青年はさっさと階段を上ると、『真木』と書かれたネームプレートが貼り付けられている扉の前で立ち止まった。インターホンが壊れていることを伝えると、一切躊躇せずにドアを叩く。ドアを叩いた衝撃で、天井から少しだけホコリのようなものが落ちてきた。
「うええ。相当ボロいなこの家。さっすが貧乏」
気を遣うとか遠慮とか、そういう言葉を知らないのだろうか、この子は。
「――……お前、誰」
寝癖をつけたまま出てきた息子の康介は、青年の姿を見て怪訝な顔をした。それはそうだろう。息子には、彼の隣にいる私の姿が見えていないのだから。
「どーも。
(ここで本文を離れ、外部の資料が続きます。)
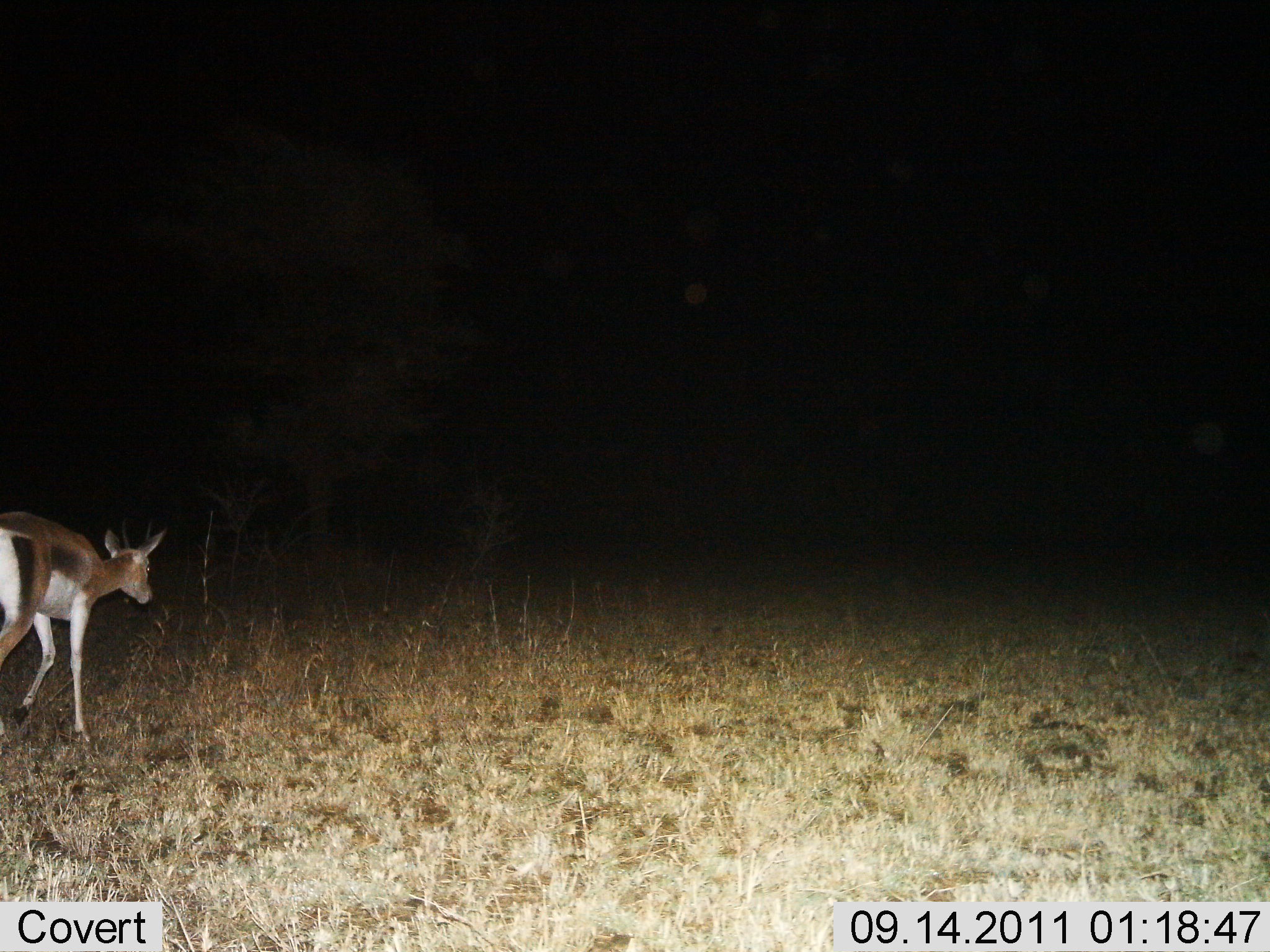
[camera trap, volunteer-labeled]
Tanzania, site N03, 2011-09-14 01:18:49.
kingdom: Animalia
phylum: Chordata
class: Mammalia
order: Artiodactyla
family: Bovidae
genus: Eudorcas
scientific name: Eudorcas thomsonii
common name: thomson's gazelle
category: gazellethomsons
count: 1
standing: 0%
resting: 0%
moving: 100%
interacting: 0%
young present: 8%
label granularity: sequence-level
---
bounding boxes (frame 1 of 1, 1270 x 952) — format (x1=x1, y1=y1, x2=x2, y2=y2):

死後、まきしょーこさんのお世話をしてる者です」
この挨拶も、相当おかしい。普通は「生前お世話になってた」とか、そう言うだろうに。しかし実際問題、私は死んだ後で彼と出会っているのだから、彼の言い分は正しい。「お世話をしてる者」というのは、どうかと思うが。
やっぱりというか当たり前というか、康介は眉をひそめた。
「お前何、頭おかしいの?」
「おかしいのは、あんたの頭の寝癖だよ。はいはいお邪魔しますよっと」
遠慮のかけらも見せずに、ずかずかと私の家に上がり込む青年。康介は慌てて、彼の後を追う。散らかり放題で床も見えないような部屋をうろつく青年に向かって、康介は叫んだ。
「おいお前、何勝手に入ってんだよ!」
「ちゃんとお邪魔しますって言ったし。ていうか、きったねえ部屋。片付けろよ」
呆れたような青年の声に、激昂する康介。まさに、火に油だ。
「そういう問題じゃねえよ、けーさつ呼ぶぞ!! なんなんだよお前は!!」
「……あんた、なんで働かないの?」
単刀直入。康介の顔が一瞬だけ歪む。青年は、それを見逃さなかった。
「――あんたの母親が、死んだ後もあんたのことを気にしててさ。成仏できなかったんだ。今もまだ、ここにいるよ。なあ?」
私の方を見ながら、笑いかける彼。しかしもちろん、康介からすれば『何もないところ』に向かって笑いかけているようにしか見えない。
「……お前、俺のこと馬鹿にしてんのか?」
「そんな覚えはないんだけど。……なに? もしかしてあんた、馬鹿にされたことあんの?」
くっと音を立てて、言葉に詰まる康介。私は、そこでようやく気付く。
ベランダにある枯れた植物だらけのプランターを見ながら、青年は笑った。
「――……母親みたいにあくせく働くのは馬鹿らしい、ね」
その言葉を聞いた康介が、驚愕を顔に浮かべた。
「俺としては、そうやってダダこねて自分を正当化して、『世間を見下してる俺様カッコイイ』とか思ってるあんたの方が、よっぽど恥ずかしいと思うんだけど」
「……お前、なんでそれ知ってんだ。だって、それ……」
――ああ、そうだ。
『てめえみたいに、あくせく働くのは馬鹿らしいんだよ!』
夜遅くまで残業して帰宅した時に、康介にそう言われたんだ。そして翌日の早朝、心不全で私は死んだ。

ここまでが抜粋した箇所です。